You'd get assassinated if you tried to do that.
You'd be assassinated by the Ukrainians, perhaps,
you know, with the help of U.S. intel agencies, period.
I feel like it would be very unsafe to look into that subject.
It would be very unsafe.
I can tell you, first hand, it would be very unsafe to do that.
In fact, you couldn't do it.
Which is pretty crazy if you think about it.
It is crazy.
There's a lot of things that are crazy these days.
I think that what made it possible to write what I wrote about Afghanistan was something that happened while I was writing the book, not too long ago, in fact, which was that, you know, the Taliban took over after the U.S. withdrew in 21 and then proceeded to do exactly what they had done in the year 2000 and 2001, which was to completely Iraq.
eradicate all drugs from the country.
And up until then, we had been told, to the extent that drug production in Afghanistan came up,
we were always told that it was the Taliban and that the insurgency and the drug production were just two sides of the same coin.
Liars, yes.
But the best lies are the ones that are 180 degree opposite of the truth.
Exactly, exactly.
And what made it, what gave me the, I guess, what gave me the confidence to really to hit as hard as I could in this narrative was,
the Taliban in
23, they completed another
eradication campaign where they once again
totally eliminated heroin production
and drug production from Afghanistan.
So at that point, I had
doubts as a reporter because I'm not omniscient
and there's always conflicting
information.
So I kind of doubt my own conclusions.
I'm thinking, well, they must have been involved
to some degree.
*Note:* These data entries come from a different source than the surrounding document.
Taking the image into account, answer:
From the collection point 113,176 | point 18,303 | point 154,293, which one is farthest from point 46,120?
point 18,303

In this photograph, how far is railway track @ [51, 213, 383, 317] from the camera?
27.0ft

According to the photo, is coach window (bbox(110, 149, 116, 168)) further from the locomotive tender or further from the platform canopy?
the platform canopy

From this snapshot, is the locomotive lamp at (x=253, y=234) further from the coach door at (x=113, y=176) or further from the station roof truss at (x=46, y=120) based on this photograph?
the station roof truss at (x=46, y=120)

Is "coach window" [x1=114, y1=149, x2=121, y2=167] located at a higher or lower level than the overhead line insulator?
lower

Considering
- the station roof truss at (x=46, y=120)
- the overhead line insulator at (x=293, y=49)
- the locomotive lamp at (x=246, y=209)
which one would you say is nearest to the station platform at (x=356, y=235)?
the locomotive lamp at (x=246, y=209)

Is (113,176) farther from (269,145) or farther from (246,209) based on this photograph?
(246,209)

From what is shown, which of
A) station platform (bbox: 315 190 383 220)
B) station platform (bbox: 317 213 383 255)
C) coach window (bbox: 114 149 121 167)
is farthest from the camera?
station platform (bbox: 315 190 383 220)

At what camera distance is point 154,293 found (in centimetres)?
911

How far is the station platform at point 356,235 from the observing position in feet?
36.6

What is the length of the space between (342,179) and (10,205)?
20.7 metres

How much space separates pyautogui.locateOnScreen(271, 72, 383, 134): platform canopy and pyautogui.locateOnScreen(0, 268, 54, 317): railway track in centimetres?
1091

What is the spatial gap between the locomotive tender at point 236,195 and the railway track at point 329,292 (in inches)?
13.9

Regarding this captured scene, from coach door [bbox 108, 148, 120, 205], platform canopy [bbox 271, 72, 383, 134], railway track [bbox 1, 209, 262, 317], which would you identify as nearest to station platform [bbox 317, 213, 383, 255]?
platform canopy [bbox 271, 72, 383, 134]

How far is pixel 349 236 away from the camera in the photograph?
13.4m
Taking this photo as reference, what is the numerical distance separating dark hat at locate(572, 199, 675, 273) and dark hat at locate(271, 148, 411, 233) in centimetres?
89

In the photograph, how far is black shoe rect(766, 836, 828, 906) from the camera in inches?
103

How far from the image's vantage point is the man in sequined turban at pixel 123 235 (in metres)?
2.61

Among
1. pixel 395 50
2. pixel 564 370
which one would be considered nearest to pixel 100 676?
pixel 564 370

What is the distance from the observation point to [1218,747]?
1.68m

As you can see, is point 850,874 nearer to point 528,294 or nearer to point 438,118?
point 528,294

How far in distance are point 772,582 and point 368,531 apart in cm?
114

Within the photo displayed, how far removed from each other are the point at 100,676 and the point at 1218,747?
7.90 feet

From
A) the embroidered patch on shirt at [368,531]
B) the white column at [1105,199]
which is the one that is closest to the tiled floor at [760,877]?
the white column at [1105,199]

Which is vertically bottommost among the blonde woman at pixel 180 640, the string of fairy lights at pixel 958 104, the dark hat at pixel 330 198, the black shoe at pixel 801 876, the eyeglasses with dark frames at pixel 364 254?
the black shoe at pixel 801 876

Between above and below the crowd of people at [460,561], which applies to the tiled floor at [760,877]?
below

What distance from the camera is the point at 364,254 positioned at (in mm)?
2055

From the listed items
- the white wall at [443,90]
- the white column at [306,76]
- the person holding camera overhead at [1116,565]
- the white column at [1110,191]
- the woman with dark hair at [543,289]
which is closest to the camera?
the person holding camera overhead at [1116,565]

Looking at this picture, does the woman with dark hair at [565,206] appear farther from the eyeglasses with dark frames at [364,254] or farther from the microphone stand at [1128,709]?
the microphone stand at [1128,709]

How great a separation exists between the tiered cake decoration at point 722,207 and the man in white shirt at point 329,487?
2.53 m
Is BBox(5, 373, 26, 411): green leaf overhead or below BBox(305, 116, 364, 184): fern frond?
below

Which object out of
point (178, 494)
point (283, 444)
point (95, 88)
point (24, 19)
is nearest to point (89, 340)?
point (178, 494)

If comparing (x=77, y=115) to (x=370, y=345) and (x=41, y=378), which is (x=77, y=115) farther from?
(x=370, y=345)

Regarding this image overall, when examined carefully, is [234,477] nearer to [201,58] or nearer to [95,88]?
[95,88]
We hear that said
so often from the most prestigious
institutions of media and government. There must
be some truth to it. But seeing
the Taliban totally eliminate drugs from their country, again, made me realize, okay, this was
always a one-sided thing. It wasn't that both sides were involved in it. And like I said, that
didn't happen until 2023. And so, and that's what I think makes it possible to tell the true story
of Afghanistan for the first time. You want to get really red-pilled. You want to make it almost
hard to live here. Look up Taliban drug treatment. You know, you're in your early 40s, I think.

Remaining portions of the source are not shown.